● **Source material**
--*--

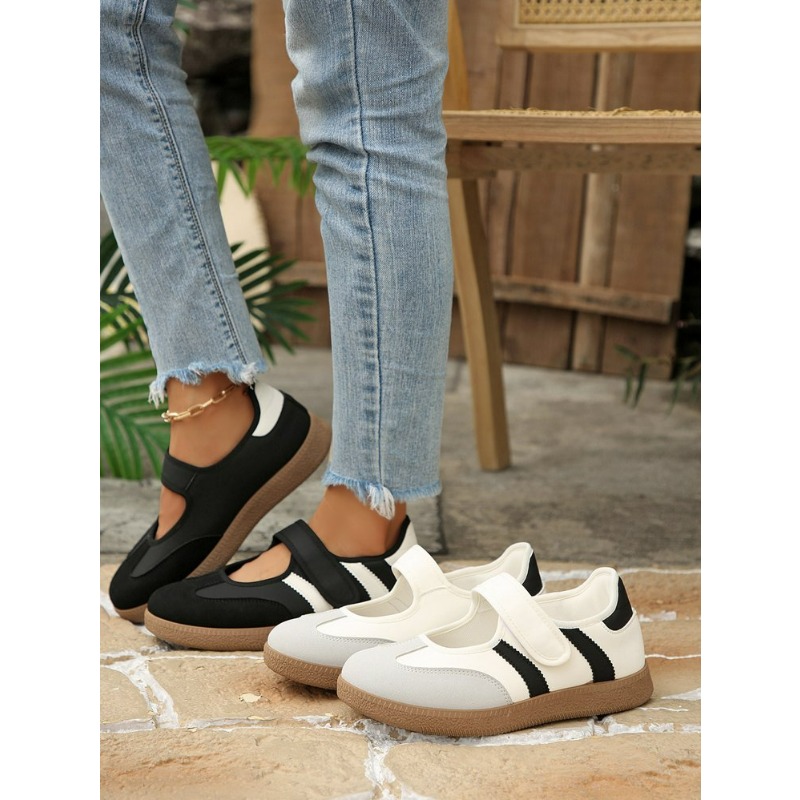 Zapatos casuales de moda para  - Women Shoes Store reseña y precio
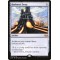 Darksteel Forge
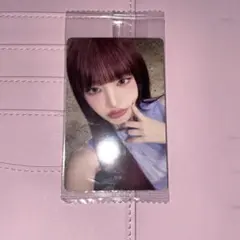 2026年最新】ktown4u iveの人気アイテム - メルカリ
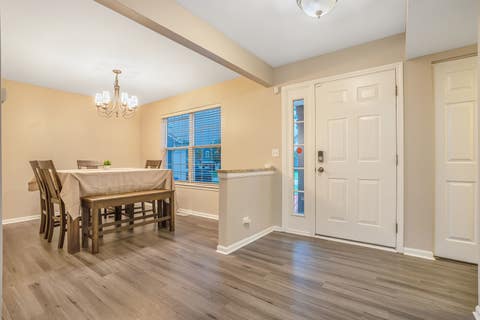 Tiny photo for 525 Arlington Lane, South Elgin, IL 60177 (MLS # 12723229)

--*--

● **Instructions for the task**
Copy exactly, please, the lines that run from the line holding "Darksteel Forge" through the closing line of the material above, omitting every picture.

● **Solution to this exercise**
 Darksteel Forge
 2026年最新】ktown4u iveの人気アイテム - メルカリ
 Tiny photo for 525 Arlington Lane, South Elgin, IL 60177 (MLS # 12723229)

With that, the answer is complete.